In a dash mirror he saw Terry and Mike turning their heads up, looking through the curved transparent metal top.
"Must be a hunnerd of 'em—they're starting to land I think!"
"All of them?"
"I guess so—wait! Yeah, he's gonna land, too, I guess. I can't see 'em anymore. Gosh, we're sure moving."
"Creepers, a hundred and eighty! Hey Dad, where are we going, anyway?"
"To the headquarters hospital building. I think—I think that's where your mother is."
"Is she hurt?"
"I don't know, Mike, I don't know."
He pressed his heel to the floor-board. He was glad for Tayne's sword at his side.

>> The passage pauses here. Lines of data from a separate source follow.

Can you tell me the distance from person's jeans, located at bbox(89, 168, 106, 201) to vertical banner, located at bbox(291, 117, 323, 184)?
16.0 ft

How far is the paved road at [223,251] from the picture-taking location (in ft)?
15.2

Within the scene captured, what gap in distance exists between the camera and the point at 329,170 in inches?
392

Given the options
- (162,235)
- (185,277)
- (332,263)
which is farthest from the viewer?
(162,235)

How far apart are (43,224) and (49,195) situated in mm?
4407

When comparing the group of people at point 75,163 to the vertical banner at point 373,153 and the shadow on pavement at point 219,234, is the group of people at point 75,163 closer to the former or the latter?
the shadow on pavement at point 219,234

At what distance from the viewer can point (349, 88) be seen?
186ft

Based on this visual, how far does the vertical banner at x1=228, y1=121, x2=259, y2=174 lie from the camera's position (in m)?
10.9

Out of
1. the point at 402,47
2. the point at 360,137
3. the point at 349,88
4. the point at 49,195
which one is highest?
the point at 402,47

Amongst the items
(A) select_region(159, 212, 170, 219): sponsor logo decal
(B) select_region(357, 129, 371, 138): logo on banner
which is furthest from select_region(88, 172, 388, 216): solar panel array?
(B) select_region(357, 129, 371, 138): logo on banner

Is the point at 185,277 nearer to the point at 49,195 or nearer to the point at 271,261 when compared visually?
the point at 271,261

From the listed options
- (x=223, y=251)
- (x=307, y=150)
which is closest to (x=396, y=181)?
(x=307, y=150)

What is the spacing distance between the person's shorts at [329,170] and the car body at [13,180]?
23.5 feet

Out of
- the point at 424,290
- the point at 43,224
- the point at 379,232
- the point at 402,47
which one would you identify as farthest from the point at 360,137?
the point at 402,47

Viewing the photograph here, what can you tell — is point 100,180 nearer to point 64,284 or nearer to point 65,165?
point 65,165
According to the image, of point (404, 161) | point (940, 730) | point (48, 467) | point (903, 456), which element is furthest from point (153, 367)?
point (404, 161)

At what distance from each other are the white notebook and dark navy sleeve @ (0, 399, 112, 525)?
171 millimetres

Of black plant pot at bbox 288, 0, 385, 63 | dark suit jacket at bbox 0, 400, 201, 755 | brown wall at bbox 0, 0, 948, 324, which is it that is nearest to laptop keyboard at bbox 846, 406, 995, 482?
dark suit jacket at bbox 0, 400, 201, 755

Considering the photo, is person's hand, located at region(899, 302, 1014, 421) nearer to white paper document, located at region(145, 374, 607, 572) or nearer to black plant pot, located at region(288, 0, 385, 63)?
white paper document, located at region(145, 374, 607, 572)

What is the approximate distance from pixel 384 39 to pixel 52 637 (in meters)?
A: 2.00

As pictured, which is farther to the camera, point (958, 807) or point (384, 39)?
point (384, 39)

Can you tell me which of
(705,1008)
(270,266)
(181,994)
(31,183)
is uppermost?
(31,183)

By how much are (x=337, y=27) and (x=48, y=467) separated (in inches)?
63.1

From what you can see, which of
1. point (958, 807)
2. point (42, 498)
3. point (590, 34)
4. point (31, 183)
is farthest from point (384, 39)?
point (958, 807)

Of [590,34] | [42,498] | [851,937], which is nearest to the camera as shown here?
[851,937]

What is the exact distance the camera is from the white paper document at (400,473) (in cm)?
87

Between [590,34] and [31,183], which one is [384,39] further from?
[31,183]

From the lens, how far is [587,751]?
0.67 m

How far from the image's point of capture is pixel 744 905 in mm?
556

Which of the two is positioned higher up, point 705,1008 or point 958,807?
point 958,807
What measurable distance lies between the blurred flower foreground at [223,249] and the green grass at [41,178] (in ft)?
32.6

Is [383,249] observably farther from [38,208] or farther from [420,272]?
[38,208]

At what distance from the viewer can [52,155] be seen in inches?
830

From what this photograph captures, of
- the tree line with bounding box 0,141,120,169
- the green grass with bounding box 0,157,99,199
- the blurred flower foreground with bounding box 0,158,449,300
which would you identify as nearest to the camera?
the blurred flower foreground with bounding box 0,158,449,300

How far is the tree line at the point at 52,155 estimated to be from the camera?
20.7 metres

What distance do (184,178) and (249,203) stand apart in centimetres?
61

Even for the ones the boys carried.
The sign said City of Washington, District of Columbia, Population 531,423. Speed Limit 55 MPH.
Doug raised his heel, the car slowed. He frowned. No road-blocks, no pursuit! There had been plently of time since the helicopters had landed—five, six minutes perhaps. They knew where he was going, and were going to let him walk right into it, some neatly conceived trap at the hospital. So they'd be sure to have him alive ... alive, to be used as an example!
Savagely, he heeled the pedal down. Let them be waiting—they were fools if they hadn't figured on the swords! Or—or he was a fool, for counting on them.
The car's tires wailed as he rounded the long, curving turn that brought him onto St. Jefferson Way, past the Payne Monument, and within two blocks of the headquarters building hospital wing.
The traffic was thickening, planned of course to make things look as natural as possible—not to arouse his suspicion at the last moment....
"Get those swords ready, kids...."
He heard them scrape from their scabbards.
And without warning the form of a woman darted into his path. He swerved, jammed the pedal forward, and the car rocked sickenly.
And he had seen her face in that one awful second—it was Dot who had fallen in the street behind him!
The boys were at his heels as he leapt from the car. There were white-clad men rushing toward them, and he had Dot's form in his arms as the first of them closed in.
There was the quick blink of sunlight on steel as Mike and Terry swung their weapons.
And as though stunned, the men in white stopped short, suddenly silent, awkwardly-poised statues.
Doug knew the spell would last for seconds at best. The half-naked boys stood grimly, feet wide apart, sword-hilts grasped in both hands.
Doug, with Dot's limp body in his arms, broke for the car.
"Come on!"
And Terry and Mike were at his heels. The men in white broke their frozen ranks then and swarmed over the small area of street that the two broadswords had commanded for the telling few seconds.
Doug bolted the vehicle into motion. And then they were free.
"What dopes," Mike was saying. "Were they scared! I bet they didn't figure we'd be ready to fight 'em! But who did we—?"
"Boys, see what you can do for your mother. It is your mother, she just looks different, like we do...."
"Mother—"
"Hurry up. She's just fainted, that's all. We didn't hit her."
Dot was conscious when they arrived at the house, and she was managing to speak.
"Are they—"
"The boys, yes Dot. Our boys. Now look, we've got to run for it. I'll carry you, and you hang on to the pack.... Mike, Terry—"
"Ready, Dad. Will there be many?"
"I don't know. Maybe none, but if there aren't, it'll only be for a very few minutes. Let's go!"
They ran, and the boys burst through the front door with their swords lunging at emptiness.
"The cellar!"
He heard them clamber down the steel stairs.
"It's O.K. Dad—come on!"
Dot's face was white, and her eyes were open wide. He carried her as gently as he could, but she had never been so terribly heavy in his arms.
It happened at the cellar doorway, at the top of the stairs.
He stumbled, fought for balance, fell to one knee, clutched hard and Dot screamed.
But he held her, and her arms were choking at his neck.
And there was a crashing, clanging noise as the power-pack fell from her, caromed from step to step, and lay finally in a shattered ruin on the cellar floor.